> WHAT YOU NEED TO DO: Reproduce word for word the part of the taxon name parser text that runs from "It returns a" up to and including "advanced regular expressions.".

> TEXT SEGMENT:
This library is a pure Python adaptation of the GBIF Java name-parser library.
It is used to parse any taxonomic name into its elementary components (genus, species, authors...)
It returns a ParsedName object containing the name parts and the original parsed string.
pip install taxon_parser
This library works for Python version 3.4 or higher
The only external package dependancy is the regex package for handling advanced regular expressions.
basic usage:
from taxon_parser import TaxonParser, UnparsableNameException
parser = TaxonParser("Abies pectinata mill.")
try:
parsed_name = parser.parse()
print(parsed_name)
except UnparsableNameException as e:
print("this name does not seem to be a valid taxon name: \n" + e )
For any name that can not be parsed, an UnparsableNameException is thrown.
Results of the parsing are ParsedName
objects. These have the following attributes and functions:
-
ParsedName.combinationAuthorship: Authorship object with years of the name, but excluding any basionym authorship. For binomials the combination authors.
-
ParsedName.basionymAuthorship: basionym Authorship object with years of the name
-
ParsedName.sanctioningAuthor: The sanctioning author for sanctioned fungal names. Fr. or Pers.
-
ParsedName.rank: Rank of the name from enumeration see the rank.py for description of possible ranks
-
ParsedName.uninomial: Represents the monomial for genus, families or names at higher ranks which do not have further epithets.
-
ParsedName.genus: The genus part of an infrageneric, bi- or trinomial name. Not used for standalone genus names which are represented as uninomials.
Infrageneric epithets:
-
ParsedName.infragenericEpithet
-
ParsedName.specificEpithet
-
ParsedName.infraspecificEpithet
-
ParsedName.cultivarEpithet
-
ParsedName.strain
-
ParsedName.candidatus: A bacterial candidate name. Candidatus is a provisional status for incompletely described procaryotes (e.g. that cannot be maintained in a Bacteriology Culture Collection) which was published in the January 1995. The category Candidatus is not covered by the Rules of the Bacteriological Code but is a taxonomic assignment. The names included in the category Candidatus are usually written as follows: Candidatus (in italics), the subsequent name(s) in roman type and the entire name in quotation marks. For example, "Candidatus Phytoplasma", "Candidatus Phytoplasma allocasuarinae". See http://www.bacterio.net/-candidatus.html and https://en.wikipedia.org/wiki/Candidatus
-
ParsedName.notho: The part of the named hybrid which is considered a hybrid
-
ParsedName.taxonomicNotes: Nomenclatural status remarks of the name.

Saved entries:
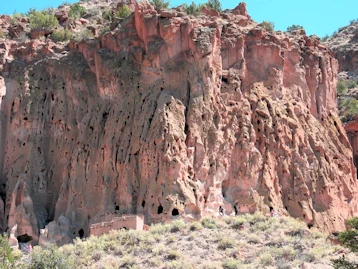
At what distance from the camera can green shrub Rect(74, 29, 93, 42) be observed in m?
45.1

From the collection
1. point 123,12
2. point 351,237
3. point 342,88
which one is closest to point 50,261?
point 351,237

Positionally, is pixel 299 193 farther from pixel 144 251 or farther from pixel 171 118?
pixel 144 251

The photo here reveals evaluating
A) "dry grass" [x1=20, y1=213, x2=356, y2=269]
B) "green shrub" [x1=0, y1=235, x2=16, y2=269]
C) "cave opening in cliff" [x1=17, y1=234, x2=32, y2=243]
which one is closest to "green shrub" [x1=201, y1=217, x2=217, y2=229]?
"dry grass" [x1=20, y1=213, x2=356, y2=269]

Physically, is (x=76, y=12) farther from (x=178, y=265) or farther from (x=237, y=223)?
(x=178, y=265)

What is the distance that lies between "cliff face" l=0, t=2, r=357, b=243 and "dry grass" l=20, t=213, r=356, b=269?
3013 millimetres

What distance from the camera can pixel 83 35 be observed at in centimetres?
4647

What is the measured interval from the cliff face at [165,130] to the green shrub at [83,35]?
55.7 inches

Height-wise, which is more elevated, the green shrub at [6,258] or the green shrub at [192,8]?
the green shrub at [192,8]

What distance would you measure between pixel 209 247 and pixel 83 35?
2145 cm

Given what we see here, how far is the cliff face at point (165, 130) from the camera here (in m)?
36.3

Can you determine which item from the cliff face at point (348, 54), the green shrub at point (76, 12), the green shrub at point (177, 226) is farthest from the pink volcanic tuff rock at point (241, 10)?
the green shrub at point (177, 226)

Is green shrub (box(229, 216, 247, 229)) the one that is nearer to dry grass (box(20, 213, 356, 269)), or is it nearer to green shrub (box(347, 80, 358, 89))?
dry grass (box(20, 213, 356, 269))

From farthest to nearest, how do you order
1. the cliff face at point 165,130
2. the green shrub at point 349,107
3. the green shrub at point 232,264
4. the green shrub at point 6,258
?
the green shrub at point 349,107, the cliff face at point 165,130, the green shrub at point 232,264, the green shrub at point 6,258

> TASK ANSWER:
It returns a ParsedName object containing the name parts and the original parsed string.
pip install taxon_parser
This library works for Python version 3.4 or higher
The only external package dependancy is the regex package for handling advanced regular expressions.